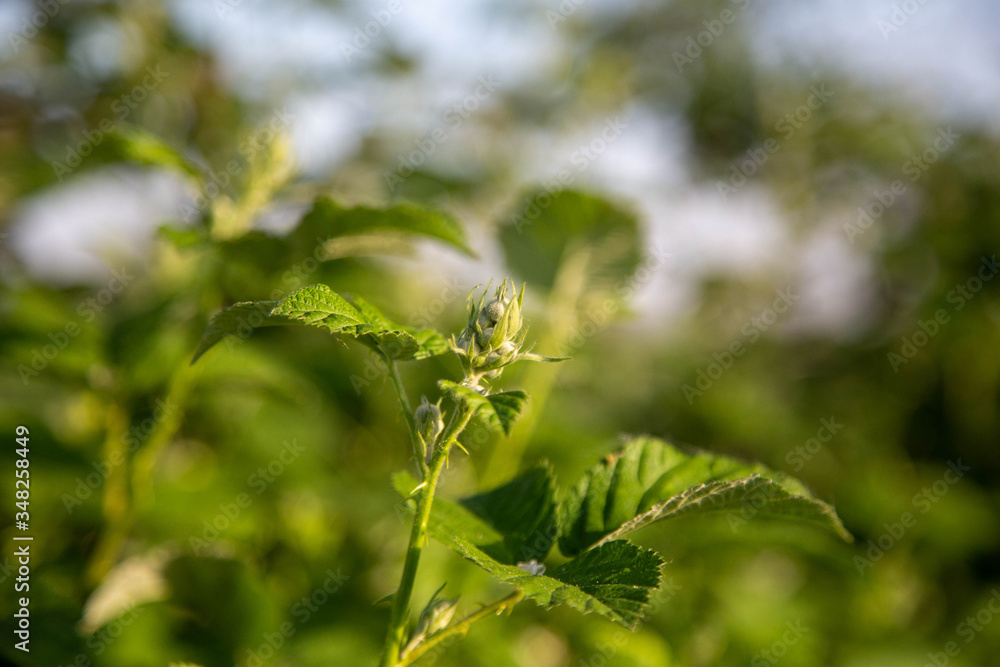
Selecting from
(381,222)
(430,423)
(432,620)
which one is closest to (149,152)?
Result: (381,222)

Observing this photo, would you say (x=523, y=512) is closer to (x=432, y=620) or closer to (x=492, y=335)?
(x=432, y=620)

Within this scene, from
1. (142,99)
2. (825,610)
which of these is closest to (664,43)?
(142,99)

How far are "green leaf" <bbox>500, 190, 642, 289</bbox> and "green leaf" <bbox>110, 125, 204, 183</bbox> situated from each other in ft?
2.68

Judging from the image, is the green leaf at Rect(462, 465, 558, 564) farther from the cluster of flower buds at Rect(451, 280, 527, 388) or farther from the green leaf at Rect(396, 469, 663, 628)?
the cluster of flower buds at Rect(451, 280, 527, 388)

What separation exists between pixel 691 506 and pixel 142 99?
255 cm

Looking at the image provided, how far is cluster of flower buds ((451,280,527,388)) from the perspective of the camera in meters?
0.68

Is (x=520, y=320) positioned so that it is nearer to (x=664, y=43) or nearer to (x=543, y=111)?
(x=543, y=111)

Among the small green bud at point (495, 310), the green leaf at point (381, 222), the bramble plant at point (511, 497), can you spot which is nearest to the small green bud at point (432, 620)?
the bramble plant at point (511, 497)

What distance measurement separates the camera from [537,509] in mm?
880

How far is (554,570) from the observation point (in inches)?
30.5

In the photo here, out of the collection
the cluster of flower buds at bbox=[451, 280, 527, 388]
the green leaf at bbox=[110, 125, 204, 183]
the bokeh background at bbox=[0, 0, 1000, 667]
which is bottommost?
the bokeh background at bbox=[0, 0, 1000, 667]

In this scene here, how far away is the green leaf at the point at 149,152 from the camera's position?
1106 mm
•••
**Written task**
Can you arrange all of the material above as a JSON list of strings, with one string per line, blank lines skipped, and the pictures left out?

**Solution for this exercise**
[
  "Selecting from",
  "(381,222)",
  "(430,423)",
  "(432,620)",
  "which one is closest to (149,152)?",
  "Result: (381,222)",
  "Observing this photo, would you say (x=523, y=512) is closer to (x=432, y=620) or closer to (x=492, y=335)?",
  "(x=432, y=620)",
  "Within this scene, from",
  "1. (142,99)",
  "2. (825,610)",
  "which of these is closest to (664,43)?",
  "(142,99)",
  "How far are \"green leaf\" <bbox>500, 190, 642, 289</bbox> and \"green leaf\" <bbox>110, 125, 204, 183</bbox> situated from each other in ft?",
  "2.68",
  "Judging from the image, is the green leaf at Rect(462, 465, 558, 564) farther from the cluster of flower buds at Rect(451, 280, 527, 388) or farther from the green leaf at Rect(396, 469, 663, 628)?",
  "the cluster of flower buds at Rect(451, 280, 527, 388)",
  "What separation exists between pixel 691 506 and pixel 142 99?",
  "255 cm",
  "Looking at the image provided, how far is cluster of flower buds ((451,280,527,388)) from the perspective of the camera in meters?",
  "0.68",
  "Is (x=520, y=320) positioned so that it is nearer to (x=664, y=43) or nearer to (x=543, y=111)?",
  "(x=543, y=111)",
  "Among the small green bud at point (495, 310), the green leaf at point (381, 222), the bramble plant at point (511, 497), can you spot which is nearest to the small green bud at point (432, 620)?",
  "the bramble plant at point (511, 497)",
  "What distance measurement separates the camera from [537,509] in mm?",
  "880",
  "How far is (554,570) from the observation point (in inches)?",
  "30.5",
  "In the photo here, out of the collection",
  "the cluster of flower buds at bbox=[451, 280, 527, 388]",
  "the green leaf at bbox=[110, 125, 204, 183]",
  "the bokeh background at bbox=[0, 0, 1000, 667]",
  "which is bottommost?",
  "the bokeh background at bbox=[0, 0, 1000, 667]",
  "In this scene here, how far away is the green leaf at the point at 149,152 from the camera's position?",
  "1106 mm"
]